However, the crop production segment of the sector fell to its slowest rate this decade to 1.5 percent as against 3.2 percent a year ago, partly attributable to the herdsmen-farmers conflict in the Middle Belt.
“We also note a corresponding improvement in the cement sector’s y-o-y growth to
3.8 percent in 2Q18 vs. -4.2 percent a year ago. Road transport’s YoY growth jumped to 23% vs – 7.2% in 2Q17, which we found surprising, given that trade is still in the doldrums,” they noted in their Economics Research Update released Tuesday.
Wholesale and retail trade, the second-biggest sector, saw its contraction deepen to 2.1 percent in the review period, which the analysts attributed to weak consumption.
On the overall slowdown in growth to 1.5 percent in from 2.0 percent in the preceding quarter ended March, they said it was partly due to a 4.0 percent contraction in the oil sector, which masked stronger non-oil sector growth.
They also noted that the biggest non-oil sectors – crop production, wholesale and retail trade and manufacturing equally underperformed.
“We believe this is in part due to a weak consumer. Due to trade’s protracted slump, the sharper-than-expected slowdown in crop production, the peaking of oil production, and the weak consumer’s cap on manufacturing, we lower our 2018 growth forecast to 2.0 percent, from 2.9 percent previously. We also lower our 2019 forecast to 2.5 percent, vs 3.0 percent,” the RenCap analysts said.
“We are revising down our 2018 and 2019 growth forecasts due to sluggish wholesale and retail trade; a sharper-than-expected slowdown in crop production; the peaking of the oil sector’s recovery; and the weak consumer’s cap on manufacturing. Our 2018 growth forecast has been lowered to 2.0 percent, from 2.9 percent previously, and our 2019 forecast to 2.5 percent, from 3.0 percent.

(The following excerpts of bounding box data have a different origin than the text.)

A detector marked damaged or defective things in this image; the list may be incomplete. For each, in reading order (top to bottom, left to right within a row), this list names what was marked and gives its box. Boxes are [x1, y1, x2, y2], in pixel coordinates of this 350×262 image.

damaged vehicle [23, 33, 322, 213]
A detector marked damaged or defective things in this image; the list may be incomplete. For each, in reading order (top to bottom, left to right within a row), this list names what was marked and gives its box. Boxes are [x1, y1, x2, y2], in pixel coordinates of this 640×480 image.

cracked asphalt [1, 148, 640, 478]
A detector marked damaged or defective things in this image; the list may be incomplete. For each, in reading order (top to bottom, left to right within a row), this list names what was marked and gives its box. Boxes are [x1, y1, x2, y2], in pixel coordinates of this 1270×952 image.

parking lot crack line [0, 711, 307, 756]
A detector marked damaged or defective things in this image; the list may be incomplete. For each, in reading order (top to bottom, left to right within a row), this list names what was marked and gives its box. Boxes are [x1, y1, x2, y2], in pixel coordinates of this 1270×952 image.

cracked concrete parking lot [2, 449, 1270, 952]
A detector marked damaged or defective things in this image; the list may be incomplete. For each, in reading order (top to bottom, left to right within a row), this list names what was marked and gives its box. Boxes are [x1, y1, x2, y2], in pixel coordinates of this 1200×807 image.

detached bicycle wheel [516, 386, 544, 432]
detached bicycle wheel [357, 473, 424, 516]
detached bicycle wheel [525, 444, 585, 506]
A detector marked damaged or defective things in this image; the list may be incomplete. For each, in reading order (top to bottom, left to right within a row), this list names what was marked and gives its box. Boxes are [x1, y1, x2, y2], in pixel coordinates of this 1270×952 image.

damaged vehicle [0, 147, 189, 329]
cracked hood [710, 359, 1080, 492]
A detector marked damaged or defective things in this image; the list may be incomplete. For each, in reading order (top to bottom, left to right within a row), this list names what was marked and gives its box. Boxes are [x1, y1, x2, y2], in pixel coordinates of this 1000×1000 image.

They said they expect the bigger-than-expected NGN9.1trn FY18 budget that was passed in May and signed into law by President Muhammadu Buhari in June to provide a moderate lift to growth in 2H18, noting that execution of the capex budget has improved, as the administration seeks to complete some roads, bridges and airport terminals ahead of the February 2019 elections.